PROVIDED RECORDS:
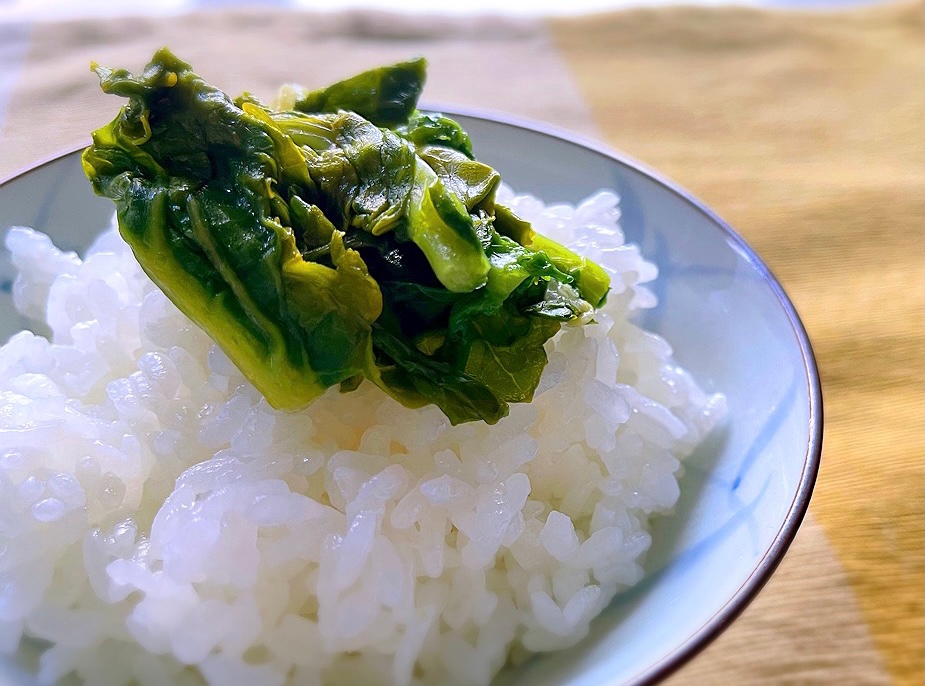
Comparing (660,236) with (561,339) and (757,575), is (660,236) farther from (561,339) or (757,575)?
(757,575)

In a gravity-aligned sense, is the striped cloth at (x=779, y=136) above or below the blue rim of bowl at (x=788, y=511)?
below

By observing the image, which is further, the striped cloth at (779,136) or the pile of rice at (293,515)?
the striped cloth at (779,136)

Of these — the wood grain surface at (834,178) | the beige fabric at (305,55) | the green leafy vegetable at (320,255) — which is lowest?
the wood grain surface at (834,178)

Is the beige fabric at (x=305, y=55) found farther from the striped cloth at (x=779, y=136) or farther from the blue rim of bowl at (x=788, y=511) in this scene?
the blue rim of bowl at (x=788, y=511)

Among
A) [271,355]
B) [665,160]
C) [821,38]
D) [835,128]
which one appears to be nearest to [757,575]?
[271,355]

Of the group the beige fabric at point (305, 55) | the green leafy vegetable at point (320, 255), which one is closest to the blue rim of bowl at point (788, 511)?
the green leafy vegetable at point (320, 255)

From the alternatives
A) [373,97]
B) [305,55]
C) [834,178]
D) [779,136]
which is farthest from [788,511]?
[305,55]
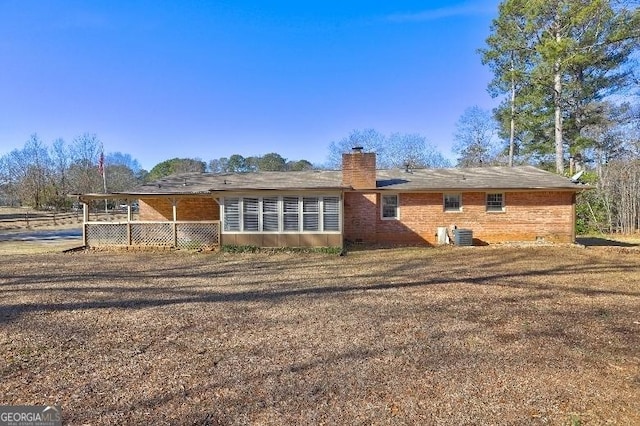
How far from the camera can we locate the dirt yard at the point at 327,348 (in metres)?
3.31

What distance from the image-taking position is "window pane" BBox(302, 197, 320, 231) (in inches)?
572

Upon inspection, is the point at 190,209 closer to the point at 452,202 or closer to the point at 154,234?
the point at 154,234

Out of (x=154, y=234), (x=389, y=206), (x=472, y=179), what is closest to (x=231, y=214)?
(x=154, y=234)

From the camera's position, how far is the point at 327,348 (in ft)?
15.5

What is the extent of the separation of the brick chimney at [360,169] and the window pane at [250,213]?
4292mm

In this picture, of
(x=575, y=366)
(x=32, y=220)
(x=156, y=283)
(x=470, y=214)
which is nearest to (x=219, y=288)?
(x=156, y=283)

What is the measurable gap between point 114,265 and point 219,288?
5407 mm

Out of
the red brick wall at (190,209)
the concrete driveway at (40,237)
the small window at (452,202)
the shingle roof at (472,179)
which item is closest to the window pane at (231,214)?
the red brick wall at (190,209)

PROBLEM STATEMENT: Reproduce word for word only the lines between the line containing "In a gravity-aligned" and the end of the listing above, both included, and drop any pictures.

EXERCISE ANSWER:
In a gravity-aligned sense, is the striped cloth at (x=779, y=136) above or below the blue rim of bowl at (x=788, y=511)?
below

By observing the image, which is further, the striped cloth at (779,136) or the pile of rice at (293,515)?
the striped cloth at (779,136)

Of these — the wood grain surface at (834,178) | the beige fabric at (305,55) | the green leafy vegetable at (320,255) — which is lowest?
the wood grain surface at (834,178)

Is the beige fabric at (x=305, y=55) found farther from the striped cloth at (x=779, y=136) or farther from the blue rim of bowl at (x=788, y=511) in this scene?
the blue rim of bowl at (x=788, y=511)

Among
A) [271,355]
B) [665,160]
C) [821,38]
D) [835,128]
which one appears to be nearest to [757,575]?
[271,355]

Of the group the beige fabric at point (305, 55) | the green leafy vegetable at point (320, 255), which one is closest to the blue rim of bowl at point (788, 511)?
the green leafy vegetable at point (320, 255)

From the alternatives
A) [373,97]
B) [305,55]
C) [834,178]
D) [779,136]
which is farthest from [788,511]?
[305,55]
How far from the camera can we locate the dirt yard at the point at 327,348 (in metres)?
3.31

What distance from the image-taking position is "window pane" BBox(302, 197, 320, 231) (in inches)?
572

Upon inspection, is the point at 190,209 closer to the point at 452,202 or closer to the point at 154,234?
the point at 154,234

Out of (x=154, y=234), (x=389, y=206), (x=472, y=179), what is closest to (x=231, y=214)?
(x=154, y=234)

From the camera's position, how far is the point at 327,348 (in ft)?
15.5

What is the extent of the separation of the brick chimney at [360,169] and the window pane at [250,213]?
4292mm

In this picture, of
(x=575, y=366)
(x=32, y=220)
(x=156, y=283)
(x=470, y=214)
which is nearest to (x=219, y=288)?
(x=156, y=283)

What is the measurable gap between point 114,265 and point 219,288?
5407 mm

Out of
the red brick wall at (190,209)
the concrete driveway at (40,237)
the small window at (452,202)
the shingle roof at (472,179)
which item is closest to the window pane at (231,214)?
the red brick wall at (190,209)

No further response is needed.